* **Excerpt**:
• • • • • • •
Challenge: find the first value where two functions differ

[Steve D'Aprano]

On Sat, 5 Aug 2017 01:44 am, Chris Angelico wrote:

> Hmm. Thinking aloud a bit here. We know that isqrt_float(n) is not
> technically *exact* for any n that is not a square. 

I got bogged down in answering that misapprehension, but it may not actually
have mattered. You then said:


> So what I'd do is 
> assume that for (n*n+1) to (n+1)*(n+1)-1, it's going to return the
> same value. I would then probe every perfect square, and the values
> one above and one below it. Now, that's still probably too many to
> check, but it's going to be a lot faster; for starters, we don't
> actually need to use isqrt_newton to compare against it.

That's interesting. I think I need to think more about that when it's not stupid
o'clock in the morning, because although I'm not sure your logic is sound I
can't deny that you've hit on a *huge* improvement in the upper bound. You
have:

> That gave me this result almost instantaneously:
> 
> 4503599761588224
> 
> which has been rounded up instead of down. I don't know if that counts
> as sufficiently wrong?
• • • • • • •
* **Information shown**:
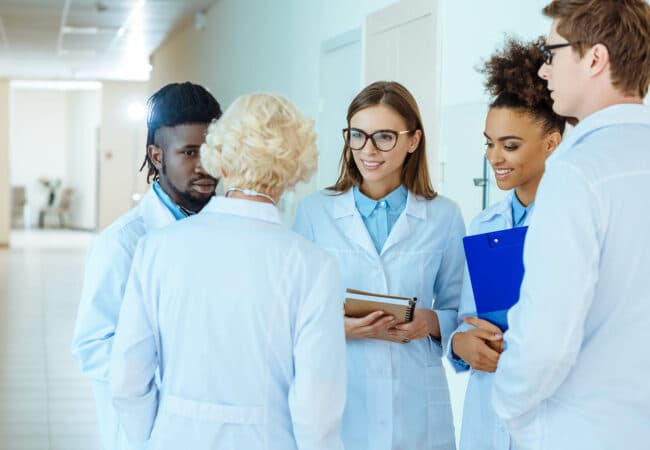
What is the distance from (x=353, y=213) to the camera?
2590 mm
• • • • • • •
* **Actions to take**:
a) In the square-root thread, what number did Chris Angelico's probe return almost instantaneously?
b) Pick up the square-root thread after its last sentence and continue it.
The lines have no connection to the square-root thread.

* **Answers below**:
a) 4503599761588224

b)
It certainly does!

>>>> isqrt_float(4503599761588224)
> 67108865
>>>> isqrt_newton(4503599761588224)
> 67108864


After running a random search for something like 18 hours, I managed to get the
bound down to 9008783381281320. Ian managed to pick 9007199326062755 (perhaps
by luck?). But you beat us both, handsomely.




-- 
Steve
“Cheer up,” they said, “things could be worse.” So I cheered up, and sure
enough, things got worse.